Tim studied the image with Monte peering over his shoulder. In the center of the group was a handsome man with a cocky stance. The four-by-six picture made details hard to detect, but the man looked to be in his forties, corduroy blazer, long layered hair.

“When was this taken?” Monte said. “I see Phoebe, but I’m not familiar with the Ludlow in the picture.”

“It was taken in ’81.” Tim sprang from his chair and grabbed the research folder.

“What’d you see, Tim?” Monte angled the picture toward the light of the window.

“I see a spitting image. Tell me what you see.” Tim lined up the group picture of Emily with the group picture of the professor. “The professor here.” He tapped the man’s face. “And Emily Ludlow here.”

“Well, I’ll be. There’s a bit of a family resemblance as well as the same name. You think Colby Ludlow was related to Emily?”

“Yep. And I think Phoebe Malone might have been in love with him. Just a wild guess.” Tim collected his notes and research and closed his laptop, jamming it into the case, his blood racing. The familiar look of Emily’s eyes in the picture. He’d seen that expression a hundred times. On Charlotte.

If he hurried, he could run up the mountain, check out the Ludlow estate for more clues, and be back in time for his meeting. “Monte, thank you. But I need to go. I appreciate you coming down.” He grabbed his phone. His keys.

“Call if you find out anything,” Monte said, following Tim out the door.

“I will. I will. You’ve been a big help.” Tim knocked on David’s door as he passed his office. “David, I’ll see you at the meeting. Call my cell if you need me.”

“Tim, where are you going? Did you go over the slides?”

“Yeah, no, but I will. See you at the meeting.” Tim punched the elevator button, cutting a side glance to Monte, who was holding down a big grin. “So, what’s so funny?”
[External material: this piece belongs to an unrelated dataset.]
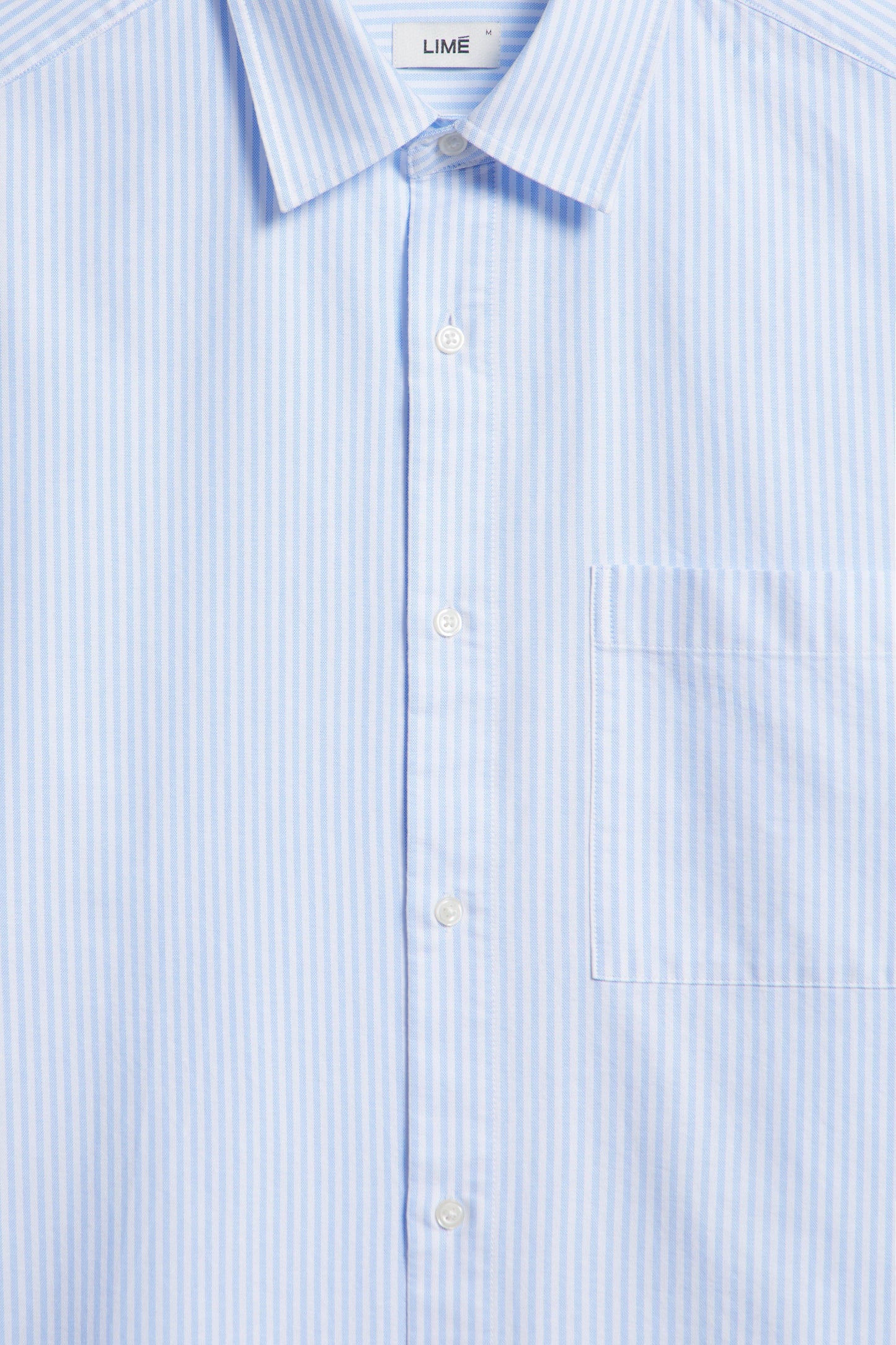 WHITE/BLUE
“You,” he said. “And pretty much all young men in love.”

“Love? I’m just trying to help a friend.” Tim stepped onto the elevator with Monte.

“Help a friend?” Monte punched the first-floor button. “That’s what you kids are calling it these days? In my day, it was called love. Heart-thwapping love.”

 

Emily
Mother set a beautiful Christmas table, with ivory china and hand-cut crystal and her own mother’s silverware, buffed and polished to mirrored perfection.

The creamy linen threads of the tablecloth hosted the lamplight and the glow of the candles. On the crimson table runner, she’d placed crisp, fragrant fir boughs.